Penélope es un cuento de hadas con algunas actualizaciones a los tiempos modernos. El personaje principal (Christina Ricci) ostenta una nariz porcina producto de una maldición familiar ancestral y, según parece, la única forma de deshacer el hechizo es casándose con algún muchacho de alcurnia. Con tal fin, sus padres conviertin la biblioteca familiar en una especie de cámara gesell en la que la muchacha se relaciona, sin ser vista, con sus potenciales consortes. Pero al momento del cara a cara todos huyen locamente, hasta que aparece el insolente Max (James McAvoy) y algo cambia. Obviamente, no todo es lo que parece y esto promueve las peripecias de rigor hasta la redención final simultánea (aunque no recíproca).
Entre los reajustes mencionados aparecen algunos interesantes: por ejemplo, al ser descubierta por los medios de comunicación la chica no se transforma en un objeto de caza para los intolerantes o supersticiosos sino en un fenómeno de moda presa de los papparazzis.
También es sugestiva la analogía entre la forma en que conoce Penélope a Max y la manera en que muchas personas se relacionan hoy día a través de las distintas medios sociales de internet (Messenger, Facebook, etc). Aunque, como es habitual, la hipotética moraleja del film (el de aceptar/se tal cual es) es negada sobre el final ya que Penélope no sólo se transforma en una chica normal, sino en una con plata y que está bastante fuerte.
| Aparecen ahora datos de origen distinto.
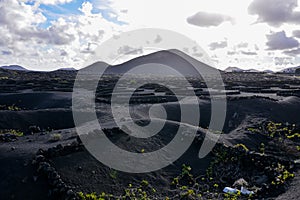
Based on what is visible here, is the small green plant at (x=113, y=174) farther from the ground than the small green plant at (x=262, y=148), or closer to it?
closer to it

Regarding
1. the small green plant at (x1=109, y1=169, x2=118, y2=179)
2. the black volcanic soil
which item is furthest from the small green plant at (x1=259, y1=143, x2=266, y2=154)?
the small green plant at (x1=109, y1=169, x2=118, y2=179)

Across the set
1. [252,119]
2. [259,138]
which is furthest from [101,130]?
[252,119]

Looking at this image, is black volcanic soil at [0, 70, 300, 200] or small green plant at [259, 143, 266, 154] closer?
black volcanic soil at [0, 70, 300, 200]

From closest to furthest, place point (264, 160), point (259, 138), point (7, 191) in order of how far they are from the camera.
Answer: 1. point (7, 191)
2. point (264, 160)
3. point (259, 138)

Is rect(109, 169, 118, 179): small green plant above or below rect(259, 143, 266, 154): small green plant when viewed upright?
below

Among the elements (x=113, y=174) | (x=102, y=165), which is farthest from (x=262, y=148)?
(x=102, y=165)

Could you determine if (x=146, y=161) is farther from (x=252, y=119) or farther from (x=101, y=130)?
(x=252, y=119)

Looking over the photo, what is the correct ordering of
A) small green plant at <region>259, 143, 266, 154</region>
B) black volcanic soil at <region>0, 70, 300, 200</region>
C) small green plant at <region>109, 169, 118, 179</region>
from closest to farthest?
black volcanic soil at <region>0, 70, 300, 200</region> → small green plant at <region>109, 169, 118, 179</region> → small green plant at <region>259, 143, 266, 154</region>

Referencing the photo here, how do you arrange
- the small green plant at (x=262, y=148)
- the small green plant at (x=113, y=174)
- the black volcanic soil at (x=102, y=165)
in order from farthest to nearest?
1. the small green plant at (x=262, y=148)
2. the small green plant at (x=113, y=174)
3. the black volcanic soil at (x=102, y=165)

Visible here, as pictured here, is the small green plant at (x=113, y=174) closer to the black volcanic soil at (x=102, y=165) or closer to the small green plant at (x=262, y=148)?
the black volcanic soil at (x=102, y=165)

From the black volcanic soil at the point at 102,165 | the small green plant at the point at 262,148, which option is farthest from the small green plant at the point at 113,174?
the small green plant at the point at 262,148

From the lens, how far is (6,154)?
13008 millimetres

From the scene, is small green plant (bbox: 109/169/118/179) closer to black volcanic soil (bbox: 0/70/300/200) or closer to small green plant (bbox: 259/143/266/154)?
black volcanic soil (bbox: 0/70/300/200)

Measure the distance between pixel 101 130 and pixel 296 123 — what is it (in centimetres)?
1798
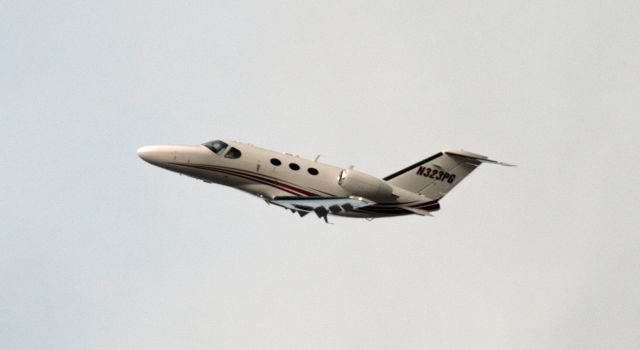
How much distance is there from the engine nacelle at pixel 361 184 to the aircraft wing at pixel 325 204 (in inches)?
53.2

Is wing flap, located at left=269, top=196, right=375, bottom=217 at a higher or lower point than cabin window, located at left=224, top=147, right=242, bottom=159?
lower

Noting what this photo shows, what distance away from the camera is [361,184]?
48281mm

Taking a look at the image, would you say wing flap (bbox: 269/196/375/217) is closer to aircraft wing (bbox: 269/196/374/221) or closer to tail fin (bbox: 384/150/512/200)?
aircraft wing (bbox: 269/196/374/221)

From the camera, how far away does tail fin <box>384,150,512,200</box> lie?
52312mm

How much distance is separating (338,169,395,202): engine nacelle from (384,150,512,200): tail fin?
3.54 meters

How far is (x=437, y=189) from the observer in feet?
172

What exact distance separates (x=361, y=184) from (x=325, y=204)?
359 centimetres

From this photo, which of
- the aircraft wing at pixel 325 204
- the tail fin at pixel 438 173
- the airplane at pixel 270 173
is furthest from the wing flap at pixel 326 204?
the tail fin at pixel 438 173

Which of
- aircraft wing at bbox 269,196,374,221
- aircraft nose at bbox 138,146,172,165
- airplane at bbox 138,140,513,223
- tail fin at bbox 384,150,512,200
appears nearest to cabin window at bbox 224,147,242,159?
airplane at bbox 138,140,513,223

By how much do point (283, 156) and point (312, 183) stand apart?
1.89m

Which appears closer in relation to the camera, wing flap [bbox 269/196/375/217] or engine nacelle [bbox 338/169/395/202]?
wing flap [bbox 269/196/375/217]

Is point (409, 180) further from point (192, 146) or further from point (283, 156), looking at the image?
point (192, 146)

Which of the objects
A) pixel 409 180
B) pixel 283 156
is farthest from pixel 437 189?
pixel 283 156

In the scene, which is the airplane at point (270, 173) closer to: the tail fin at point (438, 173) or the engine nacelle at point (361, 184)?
the engine nacelle at point (361, 184)
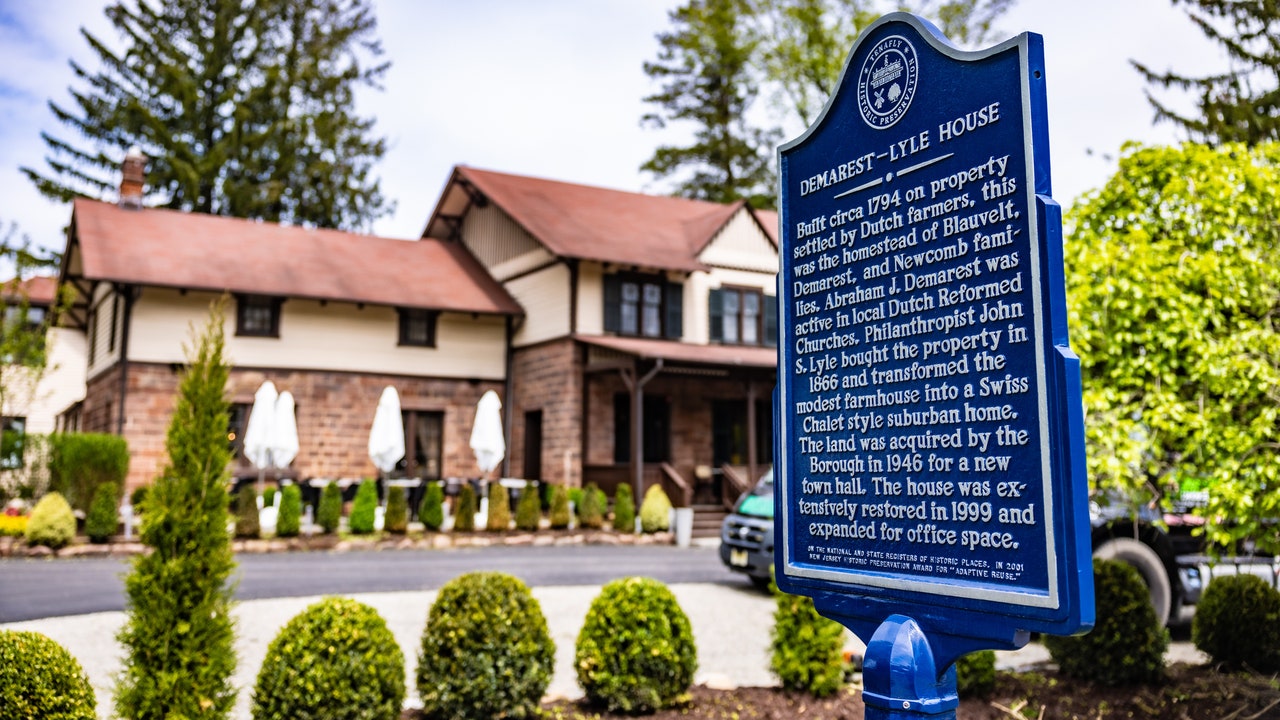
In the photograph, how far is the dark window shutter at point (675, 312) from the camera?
82.7 ft

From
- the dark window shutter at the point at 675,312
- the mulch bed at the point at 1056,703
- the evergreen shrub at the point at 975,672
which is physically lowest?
the mulch bed at the point at 1056,703

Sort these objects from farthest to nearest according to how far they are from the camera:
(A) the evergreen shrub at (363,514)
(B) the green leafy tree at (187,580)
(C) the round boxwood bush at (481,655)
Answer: (A) the evergreen shrub at (363,514) < (C) the round boxwood bush at (481,655) < (B) the green leafy tree at (187,580)

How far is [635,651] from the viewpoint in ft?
19.3

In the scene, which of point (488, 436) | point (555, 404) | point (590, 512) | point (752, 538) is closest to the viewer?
point (752, 538)

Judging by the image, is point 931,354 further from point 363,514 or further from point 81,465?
point 81,465

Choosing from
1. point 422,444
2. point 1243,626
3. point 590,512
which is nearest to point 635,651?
point 1243,626

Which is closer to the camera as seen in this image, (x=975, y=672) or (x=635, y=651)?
(x=635, y=651)

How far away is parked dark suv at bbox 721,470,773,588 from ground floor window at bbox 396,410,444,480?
13288mm

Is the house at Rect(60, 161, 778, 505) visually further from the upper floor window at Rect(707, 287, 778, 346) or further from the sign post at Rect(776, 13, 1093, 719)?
the sign post at Rect(776, 13, 1093, 719)

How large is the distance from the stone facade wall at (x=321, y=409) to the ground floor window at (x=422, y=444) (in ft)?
0.78

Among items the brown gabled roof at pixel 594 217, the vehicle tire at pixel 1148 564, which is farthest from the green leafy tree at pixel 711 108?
the vehicle tire at pixel 1148 564

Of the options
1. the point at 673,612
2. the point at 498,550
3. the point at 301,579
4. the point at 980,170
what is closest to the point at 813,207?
the point at 980,170

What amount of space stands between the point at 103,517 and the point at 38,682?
41.9 feet

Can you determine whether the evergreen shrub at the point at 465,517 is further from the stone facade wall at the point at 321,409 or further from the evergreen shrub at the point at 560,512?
the stone facade wall at the point at 321,409
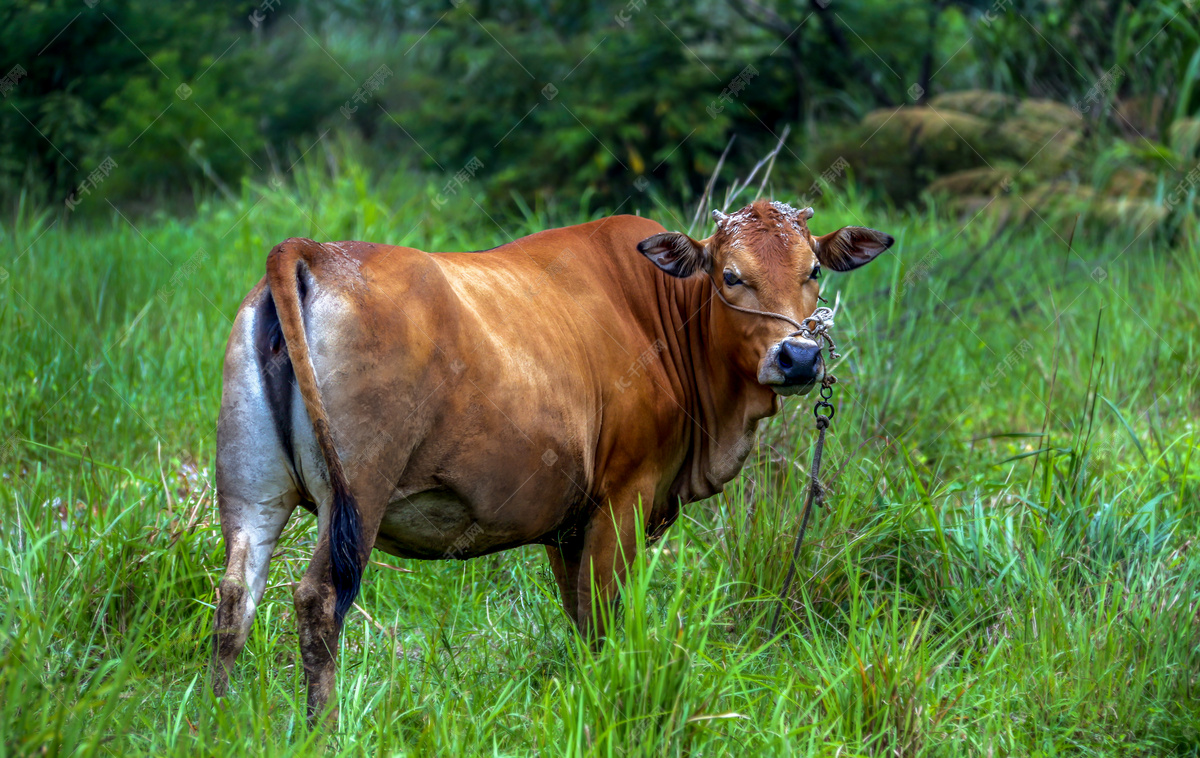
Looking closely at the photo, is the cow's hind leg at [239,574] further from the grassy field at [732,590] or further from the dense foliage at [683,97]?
the dense foliage at [683,97]

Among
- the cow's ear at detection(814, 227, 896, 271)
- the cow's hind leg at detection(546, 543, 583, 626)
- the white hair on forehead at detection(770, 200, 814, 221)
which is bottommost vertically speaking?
the cow's hind leg at detection(546, 543, 583, 626)

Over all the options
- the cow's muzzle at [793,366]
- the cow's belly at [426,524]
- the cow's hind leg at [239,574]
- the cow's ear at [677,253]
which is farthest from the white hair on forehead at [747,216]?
the cow's hind leg at [239,574]

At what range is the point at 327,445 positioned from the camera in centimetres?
262

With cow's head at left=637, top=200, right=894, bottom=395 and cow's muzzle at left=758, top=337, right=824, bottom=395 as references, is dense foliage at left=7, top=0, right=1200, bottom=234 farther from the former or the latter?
cow's muzzle at left=758, top=337, right=824, bottom=395

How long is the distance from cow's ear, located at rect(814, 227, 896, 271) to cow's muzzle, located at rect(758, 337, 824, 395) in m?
0.64

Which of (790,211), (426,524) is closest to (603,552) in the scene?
(426,524)

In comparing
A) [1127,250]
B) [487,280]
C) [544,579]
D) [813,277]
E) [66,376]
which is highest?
[487,280]

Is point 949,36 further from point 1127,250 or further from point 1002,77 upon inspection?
point 1127,250

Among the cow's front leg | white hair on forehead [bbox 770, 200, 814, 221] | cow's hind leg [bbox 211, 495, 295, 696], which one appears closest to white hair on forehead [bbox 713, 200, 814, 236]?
white hair on forehead [bbox 770, 200, 814, 221]

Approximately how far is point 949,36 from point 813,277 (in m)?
12.8

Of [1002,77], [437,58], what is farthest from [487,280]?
[437,58]

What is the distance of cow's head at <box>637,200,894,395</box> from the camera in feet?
11.3

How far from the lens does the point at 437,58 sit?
17297 mm

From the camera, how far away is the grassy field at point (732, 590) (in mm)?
2811
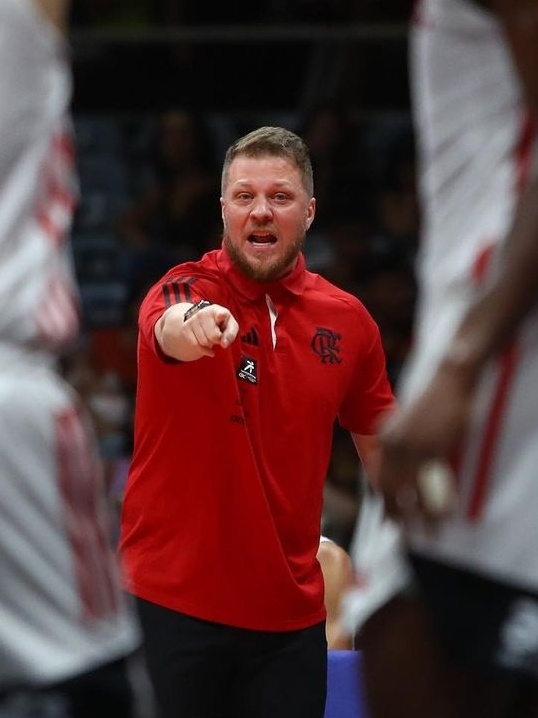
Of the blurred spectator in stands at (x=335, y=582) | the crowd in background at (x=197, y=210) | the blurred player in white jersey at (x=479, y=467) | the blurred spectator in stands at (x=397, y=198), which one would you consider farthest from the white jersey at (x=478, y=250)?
the blurred spectator in stands at (x=397, y=198)

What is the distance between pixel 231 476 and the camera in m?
3.58

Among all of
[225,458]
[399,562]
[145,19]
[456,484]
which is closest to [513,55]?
[456,484]

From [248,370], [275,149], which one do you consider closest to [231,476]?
[248,370]

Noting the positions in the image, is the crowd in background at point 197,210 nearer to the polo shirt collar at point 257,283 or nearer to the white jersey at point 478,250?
the polo shirt collar at point 257,283

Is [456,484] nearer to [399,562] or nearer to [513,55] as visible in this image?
[399,562]

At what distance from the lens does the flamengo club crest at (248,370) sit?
362cm

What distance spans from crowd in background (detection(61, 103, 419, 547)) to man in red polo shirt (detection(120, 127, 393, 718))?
4176mm

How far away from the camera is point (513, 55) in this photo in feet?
6.53

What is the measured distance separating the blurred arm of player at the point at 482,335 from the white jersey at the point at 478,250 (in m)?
0.04

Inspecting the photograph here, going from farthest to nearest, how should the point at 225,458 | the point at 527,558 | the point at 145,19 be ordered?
the point at 145,19 < the point at 225,458 < the point at 527,558

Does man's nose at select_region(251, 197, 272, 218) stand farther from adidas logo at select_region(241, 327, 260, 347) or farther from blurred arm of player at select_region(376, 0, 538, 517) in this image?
blurred arm of player at select_region(376, 0, 538, 517)

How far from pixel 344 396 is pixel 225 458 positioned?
1.25ft

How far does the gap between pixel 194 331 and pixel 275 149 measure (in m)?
0.91

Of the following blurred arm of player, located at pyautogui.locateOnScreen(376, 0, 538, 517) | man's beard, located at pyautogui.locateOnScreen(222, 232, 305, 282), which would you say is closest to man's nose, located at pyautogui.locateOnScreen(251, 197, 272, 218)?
man's beard, located at pyautogui.locateOnScreen(222, 232, 305, 282)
Extrínsecamente, lo bueno de la película viene al final, cuando todo es irremediablemente feliz y comienza a sonar, a modo de corolario de tal dicha, el tema Hoppipolla de Sigur Rós. Se podrá decir que como mérito es bastante modesto, pero no importa, porque el tema en cuestión representa perfectamente lo apoteótico y quizás eso explique porque a uno le surgen unas tremendas ganas de imitar a Roberto Quenedi y ponerse a cantar en un inevitable islandés de mierda.